* Tarefa proposta 1:
Enumere os temas que o trecho abaixo, sobre o pensamento político de Gonzaga, apresenta como exemplos daquilo de que ele passa a tratar.

* Trecho do texto:
☆ ☆ ☆ ☆

Afinal de contas, o homem age moralmente de acordo com sua consciência ou por medo? Este ponto parece controverso, já que Gonzaga crê tanto no medo e na fragilidade como fatores de união das sociedades quanto em um natural apetite para a sociabilidade. Assim, ele congrega obrigação e vontade quando passa a tratar de indivíduos vivendo em conjunto, ou de temas como sociedade civil, pacto social e poder: a sociedade foi formada por um pacto definitivo e insolúvel, a partir do qual as resoluções devem ser obedecidas, (a obrigação de obedecer a lei vem da superioridade de quem manda, não do consentimento do súdito); ao mesmo tempo, é a congregação de cidadãos que decide, através de decretos, a constituição do governo e a eleição das pessoas que exercerão o poder.
Adiante, este autor volta a ressaltar que a sociedade civil é necessária para que os homens gozem de uma vida segura, tranqüila e feliz. Neste ponto, Gonzaga volta a deixar bem claro que os homens em estado de natureza seriam todos iguais; mas como, neste caso, a convivência seria impossível, pois estariam todos sujeitos ao domínio das paixões, Deus teria instituído a sociedade civil. Daí vem a inferência de que todo poder que um homem exerce sobre outro provém apenas de Deus; é ele quem legitima o poder e o mandato do governante, já que o povo, embora tenha o direito de escolher seu soberano (de preferência adotando a monarquia como forma de governo), não tem o poder de destituí-lo, mesmo se considerar que ele passou a ser um tirano.

☆ ☆ ☆ ☆

* Dados da tarefa:
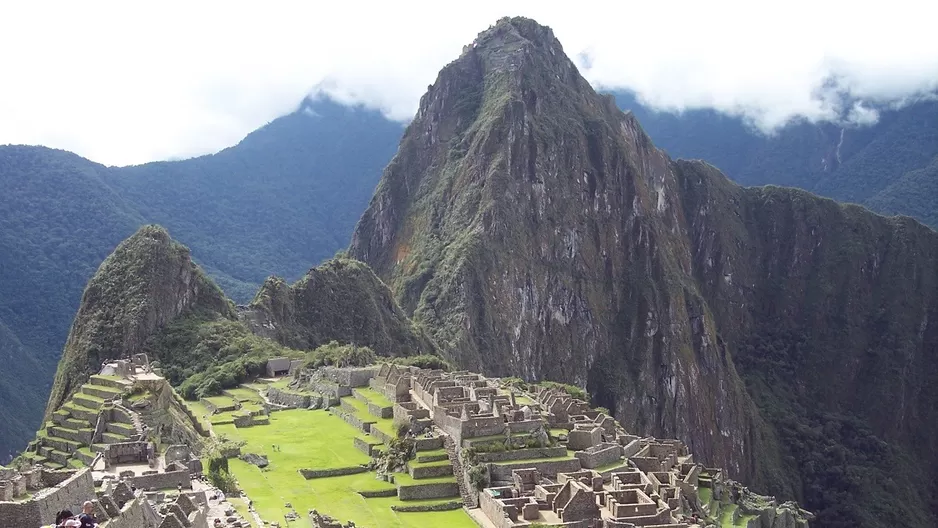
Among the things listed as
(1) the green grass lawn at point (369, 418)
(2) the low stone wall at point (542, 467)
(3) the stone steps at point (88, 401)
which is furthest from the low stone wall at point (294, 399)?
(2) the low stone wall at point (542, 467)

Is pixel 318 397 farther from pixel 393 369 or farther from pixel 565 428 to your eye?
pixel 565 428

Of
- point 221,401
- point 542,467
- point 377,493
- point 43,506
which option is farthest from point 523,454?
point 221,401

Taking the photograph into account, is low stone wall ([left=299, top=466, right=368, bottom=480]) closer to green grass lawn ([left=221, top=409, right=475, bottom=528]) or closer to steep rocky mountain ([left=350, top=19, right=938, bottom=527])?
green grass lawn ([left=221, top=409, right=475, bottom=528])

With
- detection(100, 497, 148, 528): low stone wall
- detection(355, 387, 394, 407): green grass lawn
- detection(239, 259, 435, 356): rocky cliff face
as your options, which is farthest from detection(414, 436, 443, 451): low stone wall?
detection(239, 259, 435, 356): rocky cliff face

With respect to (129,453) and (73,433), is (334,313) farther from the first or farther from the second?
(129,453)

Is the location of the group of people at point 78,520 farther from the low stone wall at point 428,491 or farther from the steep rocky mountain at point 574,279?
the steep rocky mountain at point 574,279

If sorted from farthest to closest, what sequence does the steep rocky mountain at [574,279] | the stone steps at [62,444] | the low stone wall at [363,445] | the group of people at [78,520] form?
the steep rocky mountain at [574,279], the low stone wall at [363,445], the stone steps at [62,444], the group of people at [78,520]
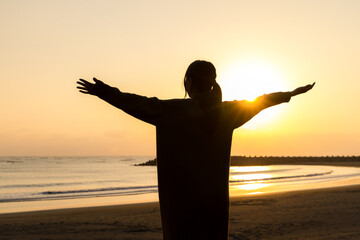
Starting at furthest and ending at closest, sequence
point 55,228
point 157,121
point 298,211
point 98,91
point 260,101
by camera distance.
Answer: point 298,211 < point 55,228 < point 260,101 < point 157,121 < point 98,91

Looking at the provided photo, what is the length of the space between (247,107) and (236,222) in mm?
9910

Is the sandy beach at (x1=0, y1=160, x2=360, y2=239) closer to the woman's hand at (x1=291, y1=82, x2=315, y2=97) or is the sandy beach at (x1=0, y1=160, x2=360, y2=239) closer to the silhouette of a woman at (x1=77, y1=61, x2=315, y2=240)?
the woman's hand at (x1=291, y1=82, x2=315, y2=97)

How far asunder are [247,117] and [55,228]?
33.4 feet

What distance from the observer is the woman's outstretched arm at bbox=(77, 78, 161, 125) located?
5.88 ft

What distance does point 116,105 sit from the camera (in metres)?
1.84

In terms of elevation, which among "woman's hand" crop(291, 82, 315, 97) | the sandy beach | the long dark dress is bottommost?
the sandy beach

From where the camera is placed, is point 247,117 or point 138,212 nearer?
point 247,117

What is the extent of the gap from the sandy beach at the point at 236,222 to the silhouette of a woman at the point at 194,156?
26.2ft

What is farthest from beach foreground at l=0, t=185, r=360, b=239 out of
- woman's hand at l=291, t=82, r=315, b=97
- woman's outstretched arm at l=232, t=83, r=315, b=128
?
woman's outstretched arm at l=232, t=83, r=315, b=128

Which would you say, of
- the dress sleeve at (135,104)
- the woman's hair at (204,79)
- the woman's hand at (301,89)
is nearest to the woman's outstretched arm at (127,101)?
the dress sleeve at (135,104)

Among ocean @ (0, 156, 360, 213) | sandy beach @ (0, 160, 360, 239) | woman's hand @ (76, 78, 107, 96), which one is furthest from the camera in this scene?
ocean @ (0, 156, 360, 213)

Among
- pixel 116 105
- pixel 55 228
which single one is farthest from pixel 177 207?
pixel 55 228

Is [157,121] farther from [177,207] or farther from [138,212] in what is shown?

☆ ☆ ☆ ☆

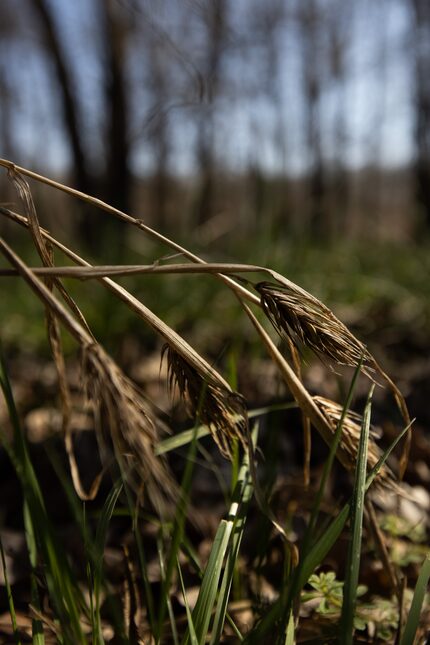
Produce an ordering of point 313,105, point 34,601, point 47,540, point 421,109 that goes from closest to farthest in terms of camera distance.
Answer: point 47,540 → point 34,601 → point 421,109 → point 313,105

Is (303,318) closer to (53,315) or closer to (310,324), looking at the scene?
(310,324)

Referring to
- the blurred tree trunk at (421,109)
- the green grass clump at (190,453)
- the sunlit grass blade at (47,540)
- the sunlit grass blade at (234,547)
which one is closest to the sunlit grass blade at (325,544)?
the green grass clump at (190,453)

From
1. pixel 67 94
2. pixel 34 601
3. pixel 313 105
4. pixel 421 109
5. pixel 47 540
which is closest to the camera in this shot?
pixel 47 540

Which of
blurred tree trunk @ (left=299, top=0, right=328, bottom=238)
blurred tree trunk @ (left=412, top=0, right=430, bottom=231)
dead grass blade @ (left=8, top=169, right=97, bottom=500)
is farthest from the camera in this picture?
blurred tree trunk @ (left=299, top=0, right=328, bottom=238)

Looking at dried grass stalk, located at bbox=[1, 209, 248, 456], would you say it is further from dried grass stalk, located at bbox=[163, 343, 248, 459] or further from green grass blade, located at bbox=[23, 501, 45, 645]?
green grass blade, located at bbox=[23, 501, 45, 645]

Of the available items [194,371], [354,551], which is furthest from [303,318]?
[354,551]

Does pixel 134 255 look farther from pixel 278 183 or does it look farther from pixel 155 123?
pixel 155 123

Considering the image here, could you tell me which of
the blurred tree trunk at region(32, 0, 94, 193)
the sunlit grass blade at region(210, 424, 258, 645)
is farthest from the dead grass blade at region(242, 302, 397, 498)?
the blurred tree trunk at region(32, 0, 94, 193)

☆ ☆ ☆ ☆

* Tarefa proposta 2:
Determine quantas linhas dos registros contêm a palavra "dress", considerando a distinção entre maiúsculas e minúsculas, e informe apenas o número.

* Resposta redigida 1:
Sociedade civil, pacto social e poder.

* Resposta redigida 2:
3